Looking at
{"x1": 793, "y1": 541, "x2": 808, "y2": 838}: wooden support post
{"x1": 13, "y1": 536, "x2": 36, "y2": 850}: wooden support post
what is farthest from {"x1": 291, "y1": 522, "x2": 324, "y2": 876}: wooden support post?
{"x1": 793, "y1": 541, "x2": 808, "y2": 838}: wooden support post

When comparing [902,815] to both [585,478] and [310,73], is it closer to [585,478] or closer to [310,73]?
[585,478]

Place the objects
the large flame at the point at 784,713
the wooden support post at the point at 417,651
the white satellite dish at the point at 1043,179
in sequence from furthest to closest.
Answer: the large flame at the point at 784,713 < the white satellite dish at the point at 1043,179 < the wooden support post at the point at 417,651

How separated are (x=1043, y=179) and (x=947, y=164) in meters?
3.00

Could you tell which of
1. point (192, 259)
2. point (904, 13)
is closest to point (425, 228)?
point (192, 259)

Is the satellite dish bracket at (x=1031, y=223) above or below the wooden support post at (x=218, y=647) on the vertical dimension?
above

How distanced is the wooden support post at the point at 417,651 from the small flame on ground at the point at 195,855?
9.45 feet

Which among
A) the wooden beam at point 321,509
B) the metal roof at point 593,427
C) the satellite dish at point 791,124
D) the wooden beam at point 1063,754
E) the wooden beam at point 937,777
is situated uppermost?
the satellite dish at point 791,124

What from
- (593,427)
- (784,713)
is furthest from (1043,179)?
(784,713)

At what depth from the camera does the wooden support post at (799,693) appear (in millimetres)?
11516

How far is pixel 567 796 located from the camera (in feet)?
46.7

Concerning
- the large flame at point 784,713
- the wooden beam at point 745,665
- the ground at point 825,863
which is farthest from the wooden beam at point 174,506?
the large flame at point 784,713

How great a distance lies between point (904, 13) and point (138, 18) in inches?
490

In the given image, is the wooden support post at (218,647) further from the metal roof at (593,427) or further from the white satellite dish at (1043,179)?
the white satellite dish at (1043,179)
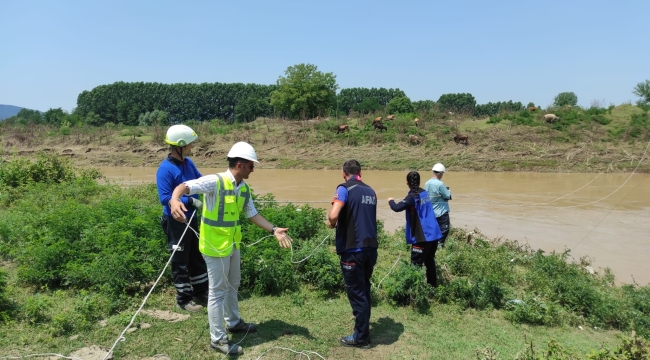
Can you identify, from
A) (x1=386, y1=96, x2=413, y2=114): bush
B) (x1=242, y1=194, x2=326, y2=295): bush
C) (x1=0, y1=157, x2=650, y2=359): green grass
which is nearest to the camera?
(x1=0, y1=157, x2=650, y2=359): green grass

§ **Task instructions**: Give all of the material above as a numbered list with one line per item, leaving out the blank lines and the pictures.

§ **Answer to this task**:
1. Looking at
2. {"x1": 793, "y1": 541, "x2": 808, "y2": 838}: wooden support post
3. {"x1": 13, "y1": 536, "x2": 36, "y2": 850}: wooden support post
4. what is farthest from {"x1": 291, "y1": 522, "x2": 324, "y2": 876}: wooden support post?
5. {"x1": 793, "y1": 541, "x2": 808, "y2": 838}: wooden support post
6. When comparing [902,815] to both [585,478] and [310,73], is it closer to [585,478] or closer to [310,73]?
7. [585,478]
8. Place the objects
9. the large flame at the point at 784,713
10. the wooden support post at the point at 417,651
11. the white satellite dish at the point at 1043,179
12. in sequence from furthest to closest.
13. Answer: the large flame at the point at 784,713 < the white satellite dish at the point at 1043,179 < the wooden support post at the point at 417,651
14. How separated are (x=1043, y=179) and (x=947, y=164) in meters?
15. 3.00
16. Could you tell which of
17. 1. point (192, 259)
18. 2. point (904, 13)
19. is closest to point (425, 228)?
20. point (192, 259)
21. Is the satellite dish bracket at (x=1031, y=223) above or below the wooden support post at (x=218, y=647) on the vertical dimension?
22. above
23. How distanced is the wooden support post at the point at 417,651 from the small flame on ground at the point at 195,855?
24. 9.45 feet
25. Which among
26. A) the wooden beam at point 321,509
27. B) the metal roof at point 593,427
28. C) the satellite dish at point 791,124
29. D) the wooden beam at point 1063,754
30. E) the wooden beam at point 937,777
31. is situated uppermost?
32. the satellite dish at point 791,124
33. What from
34. - (593,427)
35. - (784,713)
36. is furthest from (1043,179)?
37. (784,713)
38. At what depth from the camera does the wooden support post at (799,693) appear (in millimetres)?
39. 11516
40. How far is pixel 567 796 located from the camera (in feet)?
41. 46.7
42. Concerning
43. - the large flame at point 784,713
44. - the wooden beam at point 745,665
45. - the ground at point 825,863
46. which is farthest from the wooden beam at point 174,506?
47. the large flame at point 784,713
48. How great a distance lies between point (904, 13) and point (138, 18) in inches?
49. 490
50. In the given image, is the wooden support post at (218,647) further from the metal roof at (593,427) or further from the white satellite dish at (1043,179)?
51. the white satellite dish at (1043,179)
52. Can you identify, from
53. A) (x1=386, y1=96, x2=413, y2=114): bush
54. B) (x1=242, y1=194, x2=326, y2=295): bush
55. C) (x1=0, y1=157, x2=650, y2=359): green grass
56. which is nearest to the camera?
57. (x1=0, y1=157, x2=650, y2=359): green grass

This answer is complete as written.